Friday, July 4, 2008

Cross currents on speculation

So, I was never completely convinced by the argument many propose as a way to justify the fundamental nature of $140 per barrel oil -- namely, the purely financial nature of the futures market and the lack of inventories. Lots of people have made this argument, which does make sense, and is essential to consider. I do think that a lot of people don't follow up very thoroughly on the argument however. It's one thing to observe that the index funds are buying futures and not storing physical oil, and it's another to jump to the conclusion that the futures market has no impact on the spot market and hence there can be no speculation. The link between the two markets is indirect, but real, and can come from hidden inventories (kept in the ground), or from intertemporal calculations by refiners, or from fuel subsidies and very inelastic demand curves, or, as this post suggests, from the mechanics of the way contracts are priced.
Most crude oil is traded based on long-term contracts, and the prices in those contracts are set by a system known as "formula pricing". In this system, the price of delivered crude is set by adding a premium to, or subtracting a discount from, certain benchmark or marker crudes, namely: West Texas Intermediate (WTI), Brent and Dubai-Oman. Generally, WTI is used as the benchmark for oil sold to North America, Brent for oil sold to Europe and Africa, and Dubai-Oman for Gulf crude sold in the Asia-Pacific market (Source1, Source2).
"JD then provides a description of how the spot market became increasingly subject to manipulation, which led oil exporters to turn to the futures market, which was more liquid and hence less subject to games-playing, as the basis for contract pricing. JD cites a paper by Bassam Fattouh of the Oxford Institute for Energy Studies:"
[T]he futures market has grown to become not only a market that allows producers and refiners to hedge their risks and speculators to take positions, but is also at the heart of the current oil-pricing regime. Thus, instead of using dated Brent as the basis of pricing crude exports to Europe, several major oil-producing countries such as Saudi Arabia, Kuwait and Iran rely on the IPE Brent Weighted Average (BWAVE).11...

[11] The BWAVE is the weighted average of all futures price quotations that arise for a given contract of the futures exchange (IPE) during a trading day. The weights are the shares of the relevant volume of transactions on that day.
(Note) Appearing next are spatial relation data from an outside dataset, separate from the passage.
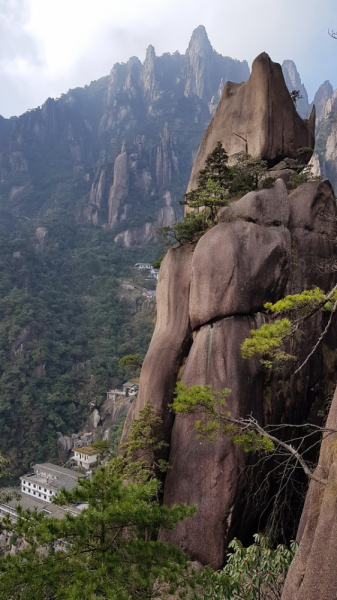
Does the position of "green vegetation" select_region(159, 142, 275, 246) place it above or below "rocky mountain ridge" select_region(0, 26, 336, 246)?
below

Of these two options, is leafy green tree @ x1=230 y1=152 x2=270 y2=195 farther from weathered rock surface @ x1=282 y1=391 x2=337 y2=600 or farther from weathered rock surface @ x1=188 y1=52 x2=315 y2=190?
weathered rock surface @ x1=282 y1=391 x2=337 y2=600

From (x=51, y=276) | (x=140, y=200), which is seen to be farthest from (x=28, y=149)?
(x=51, y=276)

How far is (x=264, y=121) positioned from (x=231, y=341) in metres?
9.10

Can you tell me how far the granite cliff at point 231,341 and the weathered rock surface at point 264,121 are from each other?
3265 mm

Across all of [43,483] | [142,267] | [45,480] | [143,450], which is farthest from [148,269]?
[143,450]

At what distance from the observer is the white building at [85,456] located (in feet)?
98.7

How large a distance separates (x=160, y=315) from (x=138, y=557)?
6.93 metres

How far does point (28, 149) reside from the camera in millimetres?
86750

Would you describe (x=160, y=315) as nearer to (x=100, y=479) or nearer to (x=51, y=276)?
(x=100, y=479)

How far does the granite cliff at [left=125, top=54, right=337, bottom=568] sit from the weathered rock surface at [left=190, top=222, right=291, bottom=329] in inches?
1.0

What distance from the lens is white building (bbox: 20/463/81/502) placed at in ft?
85.5

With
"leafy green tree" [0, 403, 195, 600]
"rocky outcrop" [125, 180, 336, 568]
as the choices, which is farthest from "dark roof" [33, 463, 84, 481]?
"leafy green tree" [0, 403, 195, 600]

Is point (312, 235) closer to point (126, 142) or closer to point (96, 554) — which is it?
point (96, 554)

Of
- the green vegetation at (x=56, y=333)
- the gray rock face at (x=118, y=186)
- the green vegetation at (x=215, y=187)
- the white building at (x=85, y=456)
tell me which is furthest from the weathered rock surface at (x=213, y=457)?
the gray rock face at (x=118, y=186)
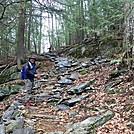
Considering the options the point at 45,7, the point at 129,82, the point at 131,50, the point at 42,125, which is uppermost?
the point at 45,7

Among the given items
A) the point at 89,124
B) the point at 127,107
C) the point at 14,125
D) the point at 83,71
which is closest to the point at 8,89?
the point at 83,71

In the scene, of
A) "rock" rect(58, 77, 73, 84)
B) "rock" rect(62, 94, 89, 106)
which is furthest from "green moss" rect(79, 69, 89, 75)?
"rock" rect(62, 94, 89, 106)

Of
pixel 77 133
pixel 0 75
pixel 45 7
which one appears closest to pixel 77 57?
pixel 0 75

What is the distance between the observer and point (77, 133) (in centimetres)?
651

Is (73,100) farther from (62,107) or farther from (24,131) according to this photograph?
(24,131)

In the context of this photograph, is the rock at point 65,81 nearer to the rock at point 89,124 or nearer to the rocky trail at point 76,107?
the rocky trail at point 76,107

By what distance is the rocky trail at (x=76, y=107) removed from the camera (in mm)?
6841

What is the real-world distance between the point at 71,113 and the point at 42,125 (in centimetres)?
115

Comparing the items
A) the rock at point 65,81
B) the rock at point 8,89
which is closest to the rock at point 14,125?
the rock at point 65,81

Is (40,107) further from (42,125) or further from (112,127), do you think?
(112,127)

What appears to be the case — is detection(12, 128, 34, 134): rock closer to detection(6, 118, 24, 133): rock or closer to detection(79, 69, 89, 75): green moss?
detection(6, 118, 24, 133): rock

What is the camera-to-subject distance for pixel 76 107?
8891 millimetres

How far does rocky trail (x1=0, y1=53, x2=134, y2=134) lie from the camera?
22.4 feet

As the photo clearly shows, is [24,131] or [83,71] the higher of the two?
[83,71]
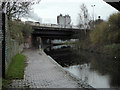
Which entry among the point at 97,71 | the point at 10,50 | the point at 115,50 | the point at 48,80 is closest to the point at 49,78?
the point at 48,80

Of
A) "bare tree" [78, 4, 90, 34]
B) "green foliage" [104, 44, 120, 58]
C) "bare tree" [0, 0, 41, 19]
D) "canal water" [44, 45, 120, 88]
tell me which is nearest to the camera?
"canal water" [44, 45, 120, 88]

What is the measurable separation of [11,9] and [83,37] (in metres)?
30.2

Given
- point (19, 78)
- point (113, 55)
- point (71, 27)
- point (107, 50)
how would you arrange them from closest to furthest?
point (19, 78)
point (113, 55)
point (107, 50)
point (71, 27)

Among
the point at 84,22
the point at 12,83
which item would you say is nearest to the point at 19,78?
the point at 12,83

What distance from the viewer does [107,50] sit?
83.8 feet

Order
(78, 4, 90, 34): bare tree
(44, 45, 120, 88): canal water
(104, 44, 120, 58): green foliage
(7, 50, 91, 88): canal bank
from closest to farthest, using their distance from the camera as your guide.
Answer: (7, 50, 91, 88): canal bank < (44, 45, 120, 88): canal water < (104, 44, 120, 58): green foliage < (78, 4, 90, 34): bare tree

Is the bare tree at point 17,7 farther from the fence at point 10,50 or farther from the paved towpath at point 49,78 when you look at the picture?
the paved towpath at point 49,78

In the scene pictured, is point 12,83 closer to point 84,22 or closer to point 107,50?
point 107,50

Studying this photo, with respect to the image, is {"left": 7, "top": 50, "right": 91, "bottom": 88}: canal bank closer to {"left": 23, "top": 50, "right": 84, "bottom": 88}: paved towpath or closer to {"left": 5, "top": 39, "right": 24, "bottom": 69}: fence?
{"left": 23, "top": 50, "right": 84, "bottom": 88}: paved towpath

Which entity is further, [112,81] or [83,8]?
[83,8]

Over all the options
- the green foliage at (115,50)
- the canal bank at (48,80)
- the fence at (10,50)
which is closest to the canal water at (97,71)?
the canal bank at (48,80)

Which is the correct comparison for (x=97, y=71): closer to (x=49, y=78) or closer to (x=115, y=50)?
(x=49, y=78)

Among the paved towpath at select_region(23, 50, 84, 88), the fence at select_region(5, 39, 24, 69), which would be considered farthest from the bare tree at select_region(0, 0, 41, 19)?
the paved towpath at select_region(23, 50, 84, 88)

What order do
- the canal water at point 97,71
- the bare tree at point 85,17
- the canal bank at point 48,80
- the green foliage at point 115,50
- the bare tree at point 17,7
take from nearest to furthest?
1. the canal bank at point 48,80
2. the canal water at point 97,71
3. the bare tree at point 17,7
4. the green foliage at point 115,50
5. the bare tree at point 85,17
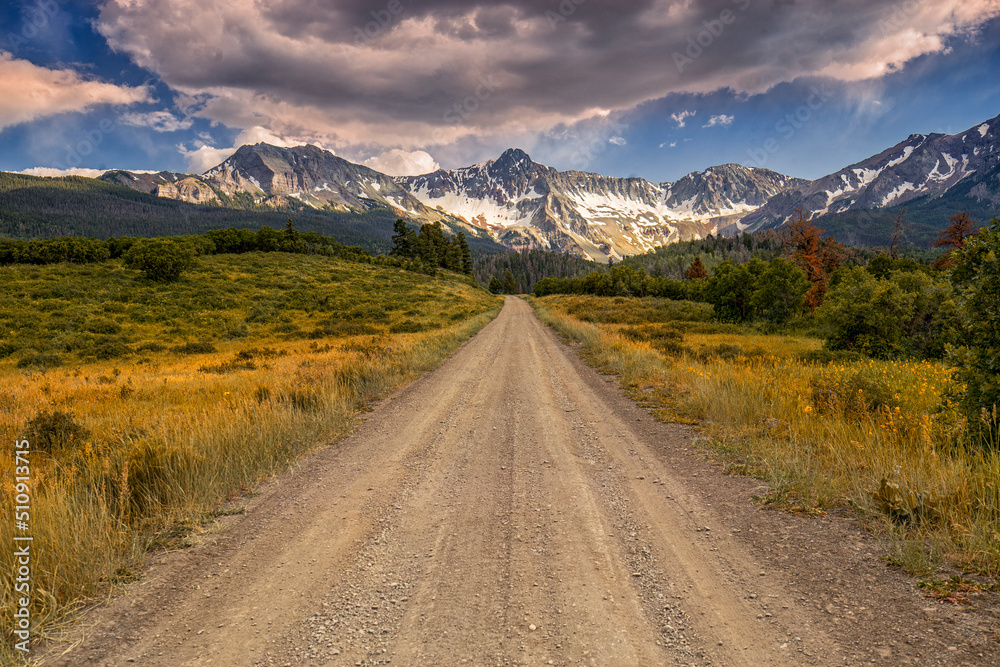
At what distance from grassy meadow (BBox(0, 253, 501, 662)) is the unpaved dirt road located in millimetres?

Specifically, this change places the futures market, which is a market for financial contracts, at the heart of the current pricing system.
This is not to argue along with so many politicians that "it's all speculation". At this point I've formulated what I think is a reasonable view on this stuff -- the price increases from 2001-mid 2007 were by and large fundamentally based, despite the gradual shifting of money into futures indexes. When the credit crisis started and real interest rates went negative, speculation started to become an important factor, and occurred through a variety of channels, not all of which would actually fit the definition of speculation most people have (it's actually a damned slippery term when you try to apply it to a cyclical market like commodities). So oil and other commodities are in a bubble, if by this you mean that they may suffer sharp declines -- but they are not going to mean revert to their 2001 price, and there really is a fundamental supply and demand problem that needs to get solved one way or another (historically its been solved by a combination of recession/depression and supply growth/conservation). Right now things are just overshooting, and the greatest danger is in taking the easy road out by scapegoating the evil speculators and ignoring why the speculation got started in the first place.